“Riconoscere il genocidio armeno farebbe bene alla Turchia” (Varesenews 11.04.16)
«Se la Turchia ammettesse la responsabilità del genocidio armeno porterebbe pace nei cuori del suo popolo e finalmente ci permetterebbe di poter pregare sulle tombe dei nostri morti». Baykar Sivazliyan, presidente Unione Armeni d’Italia, ha il dono di generare pacatezza e soprattuto attenzione in chi lo ascolta. E i tanti presenti alla serata dedicata al genocidio armeno, organizzata dal Comune di Travedona Monate, hanno ascoltato le sue parole in silenzio in attesa di una risposta, come se dentro quella storia ci fosse l’antidoto in grado di neutralizzare i tempi difficili che stiamo vivendo. (foto sopra: Baykar Sivazliyan, Paolo Colombo, sindaco di Travedona Monate, e Ani Balian)
Ammettere quella responsabilità, infatti, potrebbe spalancare le porte dell’Europa ai turchi e dare una svolta significativa alla crisi dell’area mediorientale. «Per molti anni – ha spiegato Sivazliyan – noi abbiamo fatto una scelta di riservatezza, ora più che mai è venuto il momento di farsi sentire perché le ragioni e le ambiguità di un secolo fa, alimentano ancora l’odio in quell’area».
Il Vecchio Continente, secondo Claudio Bonvecchio, preside della facoltà di scienze della comunicazione all’Insubria, ha la grande responsabilità di essere assente politicamente e soprattutto di non avere una strategia rispetto a quanto sta avvenendo nel mondo islamico. «Se è vero che l’Europa ha radici giudaico-cristiane – ha sottolineato Bonvecchio -allora deve esigere dalla Turchia l’ammissione di colpevolezza, perché nel 301 dopo Cristo il popolo armeno è stato il primo in assoluto a scegliere la religione cristiana in un mondo di pagani. Ma l’Europa non lo farà perché è troppo debole e non crede fino in fondo nella sua identità, sempre pronta com’è a rinnegare un crocefisso per non irritare qualche sensibilità».

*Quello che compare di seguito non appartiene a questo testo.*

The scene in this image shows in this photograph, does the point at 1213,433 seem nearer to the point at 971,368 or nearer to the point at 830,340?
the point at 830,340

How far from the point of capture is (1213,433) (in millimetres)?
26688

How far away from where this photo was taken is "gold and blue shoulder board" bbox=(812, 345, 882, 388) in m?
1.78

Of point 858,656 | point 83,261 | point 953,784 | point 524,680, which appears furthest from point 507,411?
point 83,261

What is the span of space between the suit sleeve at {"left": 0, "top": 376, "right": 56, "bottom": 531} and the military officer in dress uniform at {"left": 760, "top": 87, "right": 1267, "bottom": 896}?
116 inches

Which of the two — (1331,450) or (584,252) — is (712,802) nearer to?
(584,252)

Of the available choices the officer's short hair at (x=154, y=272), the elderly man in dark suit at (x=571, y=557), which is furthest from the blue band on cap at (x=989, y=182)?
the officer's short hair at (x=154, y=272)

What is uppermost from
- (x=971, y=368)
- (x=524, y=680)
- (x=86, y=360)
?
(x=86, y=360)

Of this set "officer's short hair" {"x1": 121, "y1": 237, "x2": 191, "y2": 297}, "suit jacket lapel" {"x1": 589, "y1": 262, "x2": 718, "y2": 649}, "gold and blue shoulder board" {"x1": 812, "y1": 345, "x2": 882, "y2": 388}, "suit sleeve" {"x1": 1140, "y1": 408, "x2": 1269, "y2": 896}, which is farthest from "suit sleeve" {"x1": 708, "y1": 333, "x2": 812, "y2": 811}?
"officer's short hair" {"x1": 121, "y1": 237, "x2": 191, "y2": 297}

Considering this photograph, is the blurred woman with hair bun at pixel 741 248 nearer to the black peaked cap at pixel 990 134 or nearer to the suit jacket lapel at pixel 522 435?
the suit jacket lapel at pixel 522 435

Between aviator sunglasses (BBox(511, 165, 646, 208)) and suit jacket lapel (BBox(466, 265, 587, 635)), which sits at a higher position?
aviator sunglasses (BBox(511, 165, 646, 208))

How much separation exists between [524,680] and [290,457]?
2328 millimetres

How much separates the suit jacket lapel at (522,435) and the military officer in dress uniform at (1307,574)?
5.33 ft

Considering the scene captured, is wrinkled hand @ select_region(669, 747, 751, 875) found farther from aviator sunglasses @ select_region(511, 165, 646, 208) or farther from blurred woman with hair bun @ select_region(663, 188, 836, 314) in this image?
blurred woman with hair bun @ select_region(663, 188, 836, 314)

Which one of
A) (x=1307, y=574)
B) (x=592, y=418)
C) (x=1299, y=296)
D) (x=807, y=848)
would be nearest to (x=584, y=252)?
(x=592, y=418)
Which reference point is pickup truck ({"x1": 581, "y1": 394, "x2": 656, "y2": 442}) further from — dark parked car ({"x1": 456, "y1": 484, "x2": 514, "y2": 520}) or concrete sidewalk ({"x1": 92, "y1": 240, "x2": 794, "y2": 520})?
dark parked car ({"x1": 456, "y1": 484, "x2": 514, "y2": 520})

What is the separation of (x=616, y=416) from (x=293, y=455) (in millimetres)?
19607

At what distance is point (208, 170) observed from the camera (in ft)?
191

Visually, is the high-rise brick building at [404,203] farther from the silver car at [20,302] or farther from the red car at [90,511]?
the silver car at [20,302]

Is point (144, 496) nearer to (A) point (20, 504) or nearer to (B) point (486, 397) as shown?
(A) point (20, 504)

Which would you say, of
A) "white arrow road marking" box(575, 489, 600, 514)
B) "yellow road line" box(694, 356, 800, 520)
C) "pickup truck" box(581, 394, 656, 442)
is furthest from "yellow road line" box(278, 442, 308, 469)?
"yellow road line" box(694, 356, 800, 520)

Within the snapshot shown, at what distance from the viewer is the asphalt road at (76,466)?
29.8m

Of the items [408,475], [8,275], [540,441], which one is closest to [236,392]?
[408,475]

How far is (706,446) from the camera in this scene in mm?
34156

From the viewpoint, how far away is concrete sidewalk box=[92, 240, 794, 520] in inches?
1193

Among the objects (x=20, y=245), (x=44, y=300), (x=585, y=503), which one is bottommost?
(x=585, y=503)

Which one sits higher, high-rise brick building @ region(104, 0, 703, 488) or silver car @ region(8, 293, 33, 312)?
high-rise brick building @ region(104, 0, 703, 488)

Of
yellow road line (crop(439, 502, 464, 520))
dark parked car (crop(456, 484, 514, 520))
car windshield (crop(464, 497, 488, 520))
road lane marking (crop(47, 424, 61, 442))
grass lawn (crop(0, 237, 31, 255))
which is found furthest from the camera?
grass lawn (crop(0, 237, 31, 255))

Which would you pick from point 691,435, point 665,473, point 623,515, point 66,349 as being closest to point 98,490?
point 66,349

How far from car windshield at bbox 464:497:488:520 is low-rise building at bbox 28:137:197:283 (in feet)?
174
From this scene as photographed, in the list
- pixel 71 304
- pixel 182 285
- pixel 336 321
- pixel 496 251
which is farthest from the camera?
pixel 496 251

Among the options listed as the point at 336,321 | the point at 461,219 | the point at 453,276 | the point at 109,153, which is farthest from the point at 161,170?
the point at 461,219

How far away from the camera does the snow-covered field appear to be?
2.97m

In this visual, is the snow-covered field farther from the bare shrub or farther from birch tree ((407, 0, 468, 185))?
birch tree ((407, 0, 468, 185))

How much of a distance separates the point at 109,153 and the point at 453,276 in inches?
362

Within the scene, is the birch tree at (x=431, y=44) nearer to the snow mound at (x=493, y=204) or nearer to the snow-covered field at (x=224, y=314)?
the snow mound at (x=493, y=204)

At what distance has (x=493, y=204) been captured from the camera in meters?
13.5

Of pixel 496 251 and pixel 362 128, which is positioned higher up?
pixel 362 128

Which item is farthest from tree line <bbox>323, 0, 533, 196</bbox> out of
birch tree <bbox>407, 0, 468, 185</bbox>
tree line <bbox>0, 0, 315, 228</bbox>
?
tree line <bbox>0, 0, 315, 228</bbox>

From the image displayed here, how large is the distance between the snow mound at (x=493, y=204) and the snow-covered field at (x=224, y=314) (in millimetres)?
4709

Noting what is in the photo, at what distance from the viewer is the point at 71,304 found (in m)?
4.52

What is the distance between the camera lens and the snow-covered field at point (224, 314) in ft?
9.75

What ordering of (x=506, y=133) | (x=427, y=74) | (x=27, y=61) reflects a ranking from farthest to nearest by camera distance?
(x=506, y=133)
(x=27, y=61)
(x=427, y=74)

E proprio la discriminazione religiosa, secondo Attilio Fontana, sindaco di Varese, avrebbe giocato un ruolo fondamentale nel genocidio armeno. «È vero che i giovani turchi ultranazionalisti erano laici – ha detto Fontana – ma la leva religiosa è stata utilizzata nelle varie comunità islamiche per generare l’odio in chiave antiarmena, individuando il nemico in un popolo che da secoli viveva pacificamente accanto a loro».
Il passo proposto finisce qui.